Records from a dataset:

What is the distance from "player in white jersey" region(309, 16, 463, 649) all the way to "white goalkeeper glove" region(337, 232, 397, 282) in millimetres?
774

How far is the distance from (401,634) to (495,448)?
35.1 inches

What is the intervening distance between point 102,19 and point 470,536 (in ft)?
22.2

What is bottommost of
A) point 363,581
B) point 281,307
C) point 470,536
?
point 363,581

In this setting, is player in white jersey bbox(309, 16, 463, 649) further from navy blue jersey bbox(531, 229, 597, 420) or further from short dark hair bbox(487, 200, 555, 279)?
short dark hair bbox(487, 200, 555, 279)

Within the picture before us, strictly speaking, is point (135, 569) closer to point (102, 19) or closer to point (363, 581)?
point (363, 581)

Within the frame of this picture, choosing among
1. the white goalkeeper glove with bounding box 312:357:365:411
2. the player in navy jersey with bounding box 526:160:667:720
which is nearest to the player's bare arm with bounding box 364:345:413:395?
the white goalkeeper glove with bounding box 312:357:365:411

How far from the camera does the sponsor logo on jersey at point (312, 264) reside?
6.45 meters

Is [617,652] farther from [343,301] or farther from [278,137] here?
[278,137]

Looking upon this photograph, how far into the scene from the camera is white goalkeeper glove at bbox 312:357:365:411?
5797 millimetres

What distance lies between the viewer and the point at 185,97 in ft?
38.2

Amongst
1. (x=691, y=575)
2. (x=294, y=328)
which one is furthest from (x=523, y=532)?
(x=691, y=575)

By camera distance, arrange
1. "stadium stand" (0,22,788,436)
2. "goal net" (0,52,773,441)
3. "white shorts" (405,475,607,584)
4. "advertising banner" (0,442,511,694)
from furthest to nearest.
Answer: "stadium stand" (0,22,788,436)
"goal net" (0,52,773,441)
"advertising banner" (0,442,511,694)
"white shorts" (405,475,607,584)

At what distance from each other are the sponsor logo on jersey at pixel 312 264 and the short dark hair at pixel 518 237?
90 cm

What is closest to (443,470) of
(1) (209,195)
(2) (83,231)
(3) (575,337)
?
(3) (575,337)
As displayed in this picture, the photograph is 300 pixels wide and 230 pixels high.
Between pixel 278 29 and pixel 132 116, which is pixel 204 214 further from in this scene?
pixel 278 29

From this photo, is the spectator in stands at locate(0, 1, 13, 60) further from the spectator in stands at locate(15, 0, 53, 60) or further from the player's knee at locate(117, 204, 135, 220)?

EXERCISE TASK:
Retype all of the data above line by line, without altering a single character.

IN RESPONSE:
What is the distance from "player in white jersey" region(309, 16, 463, 649) all the way to "white goalkeeper glove" region(337, 232, 397, 282) in millimetres?
774

How far is the distance from (401,634) to (495,448)?
35.1 inches

What is the intervening distance between point 102,19 and point 470,536 (in ft)?
22.2

What is bottommost of
A) point 363,581
B) point 281,307
C) point 470,536
?
point 363,581

In this setting, is player in white jersey bbox(309, 16, 463, 649) further from navy blue jersey bbox(531, 229, 597, 420) or further from short dark hair bbox(487, 200, 555, 279)?
short dark hair bbox(487, 200, 555, 279)

Within the picture before us, strictly speaking, is point (135, 569) closer to point (102, 19) or closer to point (363, 581)?
point (363, 581)

Within the frame of this picture, choosing among
1. the white goalkeeper glove with bounding box 312:357:365:411
2. the player in navy jersey with bounding box 526:160:667:720
which is nearest to the player's bare arm with bounding box 364:345:413:395?
the white goalkeeper glove with bounding box 312:357:365:411

How far from the camera does the sponsor logo on jersey at point (312, 264) reside?
6.45 meters

Is [617,652] farther from [343,301] or farther from [278,137] here?
[278,137]

Looking upon this photograph, how far into the scene from the camera is white goalkeeper glove at bbox 312:357:365:411?
5797 millimetres

What distance lies between the viewer and the point at 185,97 in ft?
38.2

Amongst
1. (x=691, y=575)
2. (x=294, y=328)
which one is furthest from (x=523, y=532)?
(x=691, y=575)

By camera distance, arrange
1. "stadium stand" (0,22,788,436)
2. "goal net" (0,52,773,441)
3. "white shorts" (405,475,607,584)
4. "advertising banner" (0,442,511,694)
from furthest to nearest.
Answer: "stadium stand" (0,22,788,436)
"goal net" (0,52,773,441)
"advertising banner" (0,442,511,694)
"white shorts" (405,475,607,584)

At what distance from each other are the sponsor logo on jersey at pixel 312 264 and the short dark hair at pixel 518 237?
90 cm

What is closest to (443,470) of
(1) (209,195)
(2) (83,231)
(3) (575,337)
?
(3) (575,337)
As displayed in this picture, the photograph is 300 pixels wide and 230 pixels high.
Between pixel 278 29 and pixel 132 116, which is pixel 204 214 further from in this scene?
pixel 278 29

From this photo, is the spectator in stands at locate(0, 1, 13, 60) further from the spectator in stands at locate(15, 0, 53, 60) or further from the player's knee at locate(117, 204, 135, 220)?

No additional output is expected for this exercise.